Anche se si fossero liberati o se qualcuno li avesse liberati cosa sarebbe
cambiato.
Inorridiva
al pensiero, avrebbe dovuto scontrarsi con sua moglie e suo fratello, con la
donna che amava e il suo sangue. Ogni tanto lanciava qualche occhiata a Fiamma,
lo guardava muovendo impercettibilmente le labbra. Chi sa cosa stesse dicendo?
Che lo amava? Di stare attento? Chiedeva forse perdono? O stava semplicemente
cercando di ricordare qualche termine
dell’antica lingua che la togliesse da quella situazione? Non lo avrebbe mai
saputo, non glielo aveva voluto chiedere, il suo corpo si rifiutava di
percepire anche il più piccolo segno di disgusto in quel volto gentile. Come
doveva essergli sembrato in quel momento. Mentre ordinava a Castigo di bruciare
frotte di contadini indifesi…
Anche
Roran, però, si dava da fare, non aveva attaccato ancora lui o Galbatorix
direttamente, evidentemente si rendeva conto che la sua vita sarebbe stato un
sacrificio inutile.
Sorrise prima che anche
quest’altro ricordo gli invadesse la mente.
Qualcosa
li attaccava alle spalle: gli elfi. Davanti a loro c’era Arya, non sembrava in
gran forma, tuttavia, come del resto anche il resto degli elfi. Probabilmente
erano arrivati da Ellesmera e avevano attraversato di corsa il deserto
dell’Handarac. Il loro intervento non sarebbe stato decisivo anche se, come
fecero, avessero liberato Eragon e Fiamma.

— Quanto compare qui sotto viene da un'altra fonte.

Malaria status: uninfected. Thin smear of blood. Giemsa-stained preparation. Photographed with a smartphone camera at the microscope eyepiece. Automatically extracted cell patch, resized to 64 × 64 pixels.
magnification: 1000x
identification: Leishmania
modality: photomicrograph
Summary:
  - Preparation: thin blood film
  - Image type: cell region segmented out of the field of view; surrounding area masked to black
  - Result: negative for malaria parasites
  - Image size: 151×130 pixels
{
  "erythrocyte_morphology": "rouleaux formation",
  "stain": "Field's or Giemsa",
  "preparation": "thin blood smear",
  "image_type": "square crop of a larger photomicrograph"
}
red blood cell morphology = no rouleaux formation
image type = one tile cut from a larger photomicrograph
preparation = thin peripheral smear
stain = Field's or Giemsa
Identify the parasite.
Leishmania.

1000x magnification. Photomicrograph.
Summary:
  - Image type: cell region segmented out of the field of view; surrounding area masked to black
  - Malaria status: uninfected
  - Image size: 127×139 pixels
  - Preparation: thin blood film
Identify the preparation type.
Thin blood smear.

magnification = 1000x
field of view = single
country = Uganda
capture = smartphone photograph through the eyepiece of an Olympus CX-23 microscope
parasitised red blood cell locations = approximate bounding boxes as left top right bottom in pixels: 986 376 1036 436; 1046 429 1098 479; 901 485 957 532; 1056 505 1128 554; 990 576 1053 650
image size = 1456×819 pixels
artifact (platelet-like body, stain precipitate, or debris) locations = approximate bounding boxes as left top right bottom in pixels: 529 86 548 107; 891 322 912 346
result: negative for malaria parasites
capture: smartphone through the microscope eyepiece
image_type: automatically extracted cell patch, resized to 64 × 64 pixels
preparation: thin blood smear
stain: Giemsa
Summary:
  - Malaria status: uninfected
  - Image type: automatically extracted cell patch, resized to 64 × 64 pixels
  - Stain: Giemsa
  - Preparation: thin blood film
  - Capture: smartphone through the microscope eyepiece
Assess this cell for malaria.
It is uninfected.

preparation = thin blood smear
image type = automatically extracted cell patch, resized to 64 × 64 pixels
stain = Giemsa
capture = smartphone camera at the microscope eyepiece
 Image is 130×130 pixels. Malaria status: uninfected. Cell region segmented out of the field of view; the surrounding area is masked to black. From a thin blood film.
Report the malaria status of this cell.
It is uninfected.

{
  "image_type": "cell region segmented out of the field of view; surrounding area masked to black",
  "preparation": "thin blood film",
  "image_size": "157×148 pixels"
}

Sfiniti anche loro e intontiti dalla droga.
Ciò
nonostante quel loro intervento fu decisivo.
Avevano
risollevato il morale dell’esercito dei Varden, ma anche i componenti delle
fila di Galbatorix, soprattutto i contadini e gli uomini strappati alle loro
famiglie per una sanguinosa, quanto ingiusta, causa che non li riguardava, si
ribellarono e gli si ritorsero contro.
Nel
vedere ciò Murtagh fu preso dal panico. Fiamma e Eragon venivano verso di loro.
Non sapeva che fare. Eragon si diresse verso Galbatorix e Fiamma verso di lui,
stava piangendo. E fuggii.
Nel
farlo vide Roran che andava ad aiutare Eragon. Intanto sotto di loro qualcosa
era cambiato. Stavano perdendo. Un ondata di rabbia lo avvolse. Murtagh si
chiede ancora oggi quali siano stati i fondamenti del suo gesto, non aveva
smesso di planare verso le ultime file dell’esercito del Surda, avrebbe potuto
scappare come era sua intenzione all’inizio, ma non era più in lui. Iniziò ad
attaccare quella parte dell’esercito. Poveri e indifesi. Cosa potevano fare
contro un drago e il suo Cavaliere? L’aria era diventata satura di fumo e…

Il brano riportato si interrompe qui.